From 1945 to 1948 he was included in the fourth Austrian war criminals list, captured and, after almost three years of illness, the trial against him was discontinued without compensation.

Then he was an SPÖ functionary for the reconstruction of an Austrian army until around 1955 .

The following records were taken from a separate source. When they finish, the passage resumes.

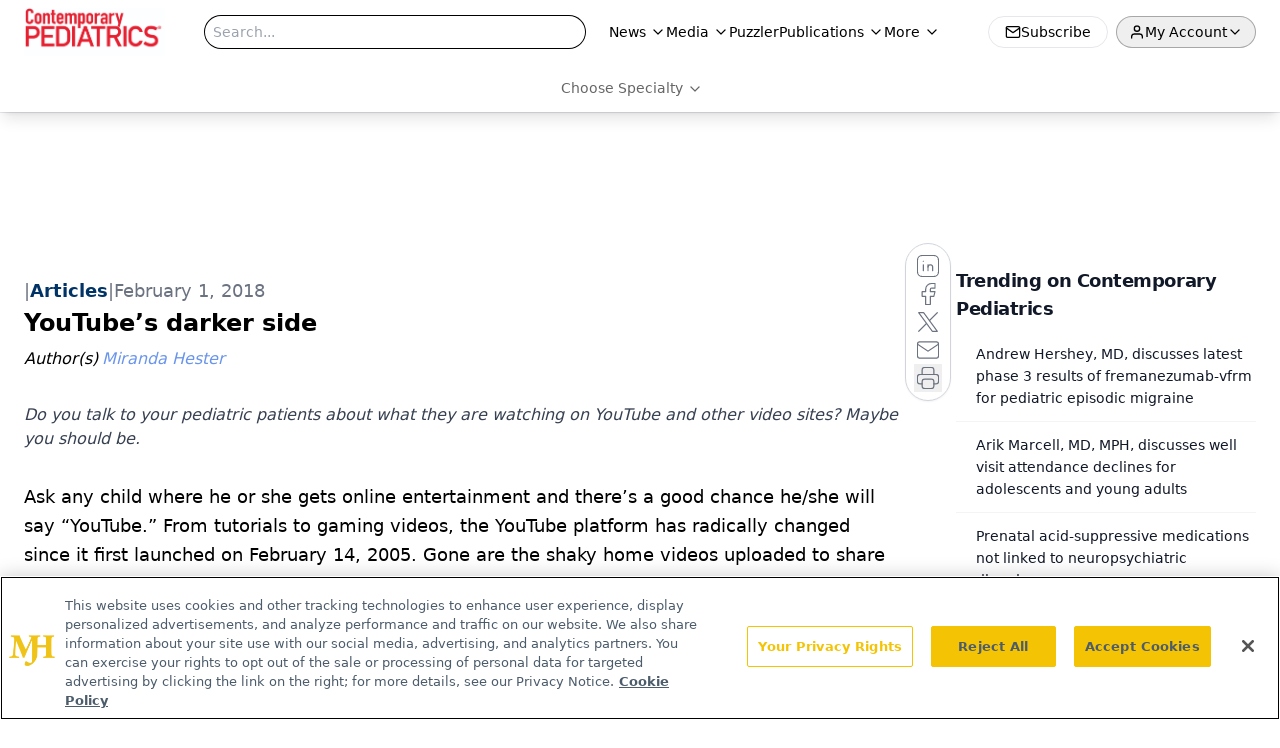

--- FILE ---
content_type: text/html; charset=utf-8
request_url: https://www.google.com/recaptcha/api2/aframe
body_size: 182
content:
<!DOCTYPE HTML><html><head><meta http-equiv="content-type" content="text/html; charset=UTF-8"></head><body><script nonce="nU62KrGpE_jo_QdwVxKn9A">/** Anti-fraud and anti-abuse applications only. See google.com/recaptcha */ try{var clients={'sodar':'https://pagead2.googlesyndication.com/pagead/sodar?'};window.addEventListener("message",function(a){try{if(a.source===window.parent){var b=JSON.parse(a.data);var c=clients[b['id']];if(c){var d=document.createElement('img');d.src=c+b['params']+'&rc='+(localStorage.getItem("rc::a")?sessionStorage.getItem("rc::b"):"");window.document.body.appendChild(d);sessionStorage.setItem("rc::e",parseInt(sessionStorage.getItem("rc::e")||0)+1);localStorage.setItem("rc::h",'1768919724242');}}}catch(b){}});window.parent.postMessage("_grecaptcha_ready", "*");}catch(b){}</script></body></html>

--- FILE ---
content_type: text/plain; charset=utf-8
request_url: https://fp.contemporarypediatrics.com/J5hY/ZxXr/y0?q=vnFC4dZv8NpwPrIAgVP2
body_size: -57
content:
SBt0s79eRBSavRMQ0OSYGSh6LpVNWRb5MPDg8+fZqMQPtKpafcwFrPVjcQhUl3bdAOxk8DUgfsUCZciqE3BBckYVZ6ZE4g==

--- FILE ---
content_type: application/javascript; charset=utf-8
request_url: https://www.contemporarypediatrics.com/_astro/AD300x250.CswfCCV8.js
body_size: 23
content:
import{default as x}from"./AD300x250.BCP78zSu.js";import"./jsx-runtime.D3GSbgeI.js";import"./index.yBjzXJbu.js";import"./index.HXEJb8BZ.js";import"./_commonjsHelpers.D6-XlEtG.js";import"./lib.CJN_2H5J.js";import"./useIntersectionObserver.Ck5NYY0Q.js";import"./initDFPSlot.rvTEs8Th.js";import"./AdRefreshManager.DqseTurs.js";import"./segmentApi.Bq5dHFd0.js";import"./md5.CpZxOG6Q.js";export{x as default};


--- FILE ---
content_type: application/javascript
request_url: https://api.lightboxcdn.com/z9gd/43382/www.contemporarypediatrics.com/jsonp/z?cb=1768919709609&dre=l&callback=jQuery112408379626511491856_1768919709565&_=1768919709566
body_size: 1011
content:
jQuery112408379626511491856_1768919709565({"response":"[base64].[base64]","dre":"l","success":true});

His first marriage was to Sonja Hlavac († 1953) and his second marriage to Christine von Grossauer.

literature

  • Schematism for the Austro-Hungarian Army , KK Hof- und Staatsdruckerei , 1916
  • Marcel Stein: Austria's Generals in the German Army: 1938–1945 , Biblio, 2002, p. 304 ff.

Individual evidence

  1. An elevation to the nobility is not documented, but the nobility name is used in some sources.
  2. ^ Catholic parish of St. Paul ob Ferndorf, Birth Book Volume IV, p. 33.
  3. ^ University of Michigan: Schematism for the Imperial and Royal Army and for the Imperial ... KK Hof- undStaatsdruckerei., 1907, p. 641 ( archive.org [accessed December 18, 2019]).
  4. ^ Samuel W. Mitcham Jr: German Order of Battle: 291st-999th Infantry Divisions, Named Infantry Divisions, and Special Divisions in WWII . Stackpole Books, 2007, ISBN 978-0-8117-4844-5 , pp. 141 ( google.de [accessed on February 14, 2018]).
  5. ^ Charles D. Pettibone: THE ORGANIZATION AND ORDER OF BATTLE OF MILITARIES IN WORLD WAR II . Trafford Publishing, 2014, ISBN 978-1-4907-3386-9 , pp. 235 ( google.de [accessed on February 14, 2018]).
  6. Peter Barthou: Einmarsch '38: Military-historical aspects of March 1938: Accompanying volume for the special exhibition of the Army History Museum, June 11th-9th. November 2008 . Heeresgeschichtliches Museum, 2008, ISBN 978-3-902551-08-5 , p. 77 ( google.de [accessed on February 14, 2018]).
  7. Peter Barthou: Einmarsch '38: Military-historical aspects of March 1938: Accompanying volume for the special exhibition of the Army History Museum, June 11th-9th. November 2008 . Heeresgeschichtliches Museum, 2008, ISBN 978-3-902551-08-5 , p. 84 ( google.de [accessed on February 18, 2018]).